Writing in The Sunday Times, the pair insisted that it is right to follow through on the ‘progressive’ policy.
They said: ‘We must clear the Covid backlogs, with our plan for health and social care – and now is the time to stick to that plan.
‘We must go ahead with the health and care levy. It is the right plan. It is progressive, in the sense that the burden falls most on those who can most afford it.
‘Every single penny of that £39billion will go on these crucial objectives – including nine million more checks, scans and operations, and 50,000 more nurses, as well as boosting social care.’
Johnson and Sunak said they are both ‘tax-cutting Conservatives’, but added that there is ‘no magic money tree’.
They added: ‘We believe passionately that people are the best judges of how to spend their own money.
‘We want to get through this Covid-driven phase, and get on with our agenda, of taking advantage of our new post-Brexit freedoms to turn the UK into the enterprise centre of Europe and the world.
‘We want lighter, better, simpler regulation, especially in those new technologies in which the UK excels.
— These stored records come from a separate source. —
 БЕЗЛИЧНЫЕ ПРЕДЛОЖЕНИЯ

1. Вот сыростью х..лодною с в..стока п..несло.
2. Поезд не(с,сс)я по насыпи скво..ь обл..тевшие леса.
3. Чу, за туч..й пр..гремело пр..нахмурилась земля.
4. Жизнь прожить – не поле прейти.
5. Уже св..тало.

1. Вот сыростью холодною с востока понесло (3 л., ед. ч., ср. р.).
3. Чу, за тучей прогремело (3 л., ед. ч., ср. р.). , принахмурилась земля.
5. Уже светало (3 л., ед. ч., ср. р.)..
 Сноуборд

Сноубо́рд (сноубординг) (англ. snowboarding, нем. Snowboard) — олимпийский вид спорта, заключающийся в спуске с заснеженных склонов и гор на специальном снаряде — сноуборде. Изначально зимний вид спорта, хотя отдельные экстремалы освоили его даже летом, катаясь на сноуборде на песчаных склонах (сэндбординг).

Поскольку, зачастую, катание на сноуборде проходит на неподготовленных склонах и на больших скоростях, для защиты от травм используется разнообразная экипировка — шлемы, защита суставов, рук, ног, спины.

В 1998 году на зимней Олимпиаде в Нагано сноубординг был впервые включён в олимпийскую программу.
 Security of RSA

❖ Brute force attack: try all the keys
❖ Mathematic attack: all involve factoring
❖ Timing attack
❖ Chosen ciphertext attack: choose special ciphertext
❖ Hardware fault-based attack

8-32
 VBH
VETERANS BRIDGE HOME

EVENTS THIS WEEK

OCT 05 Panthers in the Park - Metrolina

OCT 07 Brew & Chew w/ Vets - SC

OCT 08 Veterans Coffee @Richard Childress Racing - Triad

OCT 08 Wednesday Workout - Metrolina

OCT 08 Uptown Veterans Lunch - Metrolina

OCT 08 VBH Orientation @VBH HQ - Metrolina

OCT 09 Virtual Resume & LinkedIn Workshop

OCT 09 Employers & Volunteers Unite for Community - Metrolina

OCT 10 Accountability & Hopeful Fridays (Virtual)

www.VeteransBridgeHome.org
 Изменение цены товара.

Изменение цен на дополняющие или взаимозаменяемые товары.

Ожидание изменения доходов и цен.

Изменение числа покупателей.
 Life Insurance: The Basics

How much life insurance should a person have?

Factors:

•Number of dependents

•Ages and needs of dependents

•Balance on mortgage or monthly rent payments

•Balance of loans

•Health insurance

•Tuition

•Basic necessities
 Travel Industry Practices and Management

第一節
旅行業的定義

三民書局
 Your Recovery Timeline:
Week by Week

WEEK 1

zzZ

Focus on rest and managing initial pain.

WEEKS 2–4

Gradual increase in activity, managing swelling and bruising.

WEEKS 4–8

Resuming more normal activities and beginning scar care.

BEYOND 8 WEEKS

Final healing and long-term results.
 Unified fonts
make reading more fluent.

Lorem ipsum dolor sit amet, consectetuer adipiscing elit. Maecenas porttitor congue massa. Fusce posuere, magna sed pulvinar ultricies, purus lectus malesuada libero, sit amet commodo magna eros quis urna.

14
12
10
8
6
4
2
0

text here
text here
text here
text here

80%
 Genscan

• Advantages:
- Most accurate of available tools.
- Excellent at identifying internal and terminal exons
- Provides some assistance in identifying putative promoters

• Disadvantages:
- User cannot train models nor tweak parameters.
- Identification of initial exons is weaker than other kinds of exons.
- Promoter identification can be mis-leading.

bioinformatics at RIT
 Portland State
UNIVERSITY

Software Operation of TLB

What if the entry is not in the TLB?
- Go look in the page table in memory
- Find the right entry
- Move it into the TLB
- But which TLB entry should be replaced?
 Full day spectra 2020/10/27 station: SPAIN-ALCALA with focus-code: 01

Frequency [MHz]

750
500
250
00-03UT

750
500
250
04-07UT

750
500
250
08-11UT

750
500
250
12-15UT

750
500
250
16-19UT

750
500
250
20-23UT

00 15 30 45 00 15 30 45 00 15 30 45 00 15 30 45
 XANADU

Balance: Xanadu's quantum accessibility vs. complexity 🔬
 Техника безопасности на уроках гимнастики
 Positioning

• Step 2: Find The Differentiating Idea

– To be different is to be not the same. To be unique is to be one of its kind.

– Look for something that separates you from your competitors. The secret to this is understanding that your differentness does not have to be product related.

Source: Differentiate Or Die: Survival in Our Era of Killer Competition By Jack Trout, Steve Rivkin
We are also Thatcherites, in the sense that we believe in sound money. There is no magic money tree.’
In April, National Insurance is due to rise by 1.25 percentage points for workers and employers.
From 2023, it is due to drop back to its current rate, with a 1.25% health and social care levy then applied to raise funds for improvements to care services.
Political opposition to the change has come from all sides of the Commons, as MPs fear the impact that cost of living pressures could have on stretched household budgets.
Inflation is at a 30-year high after the coronavirus pandemic and the energy price cap is due to lift in the spring, possibly increasing bills by 50%.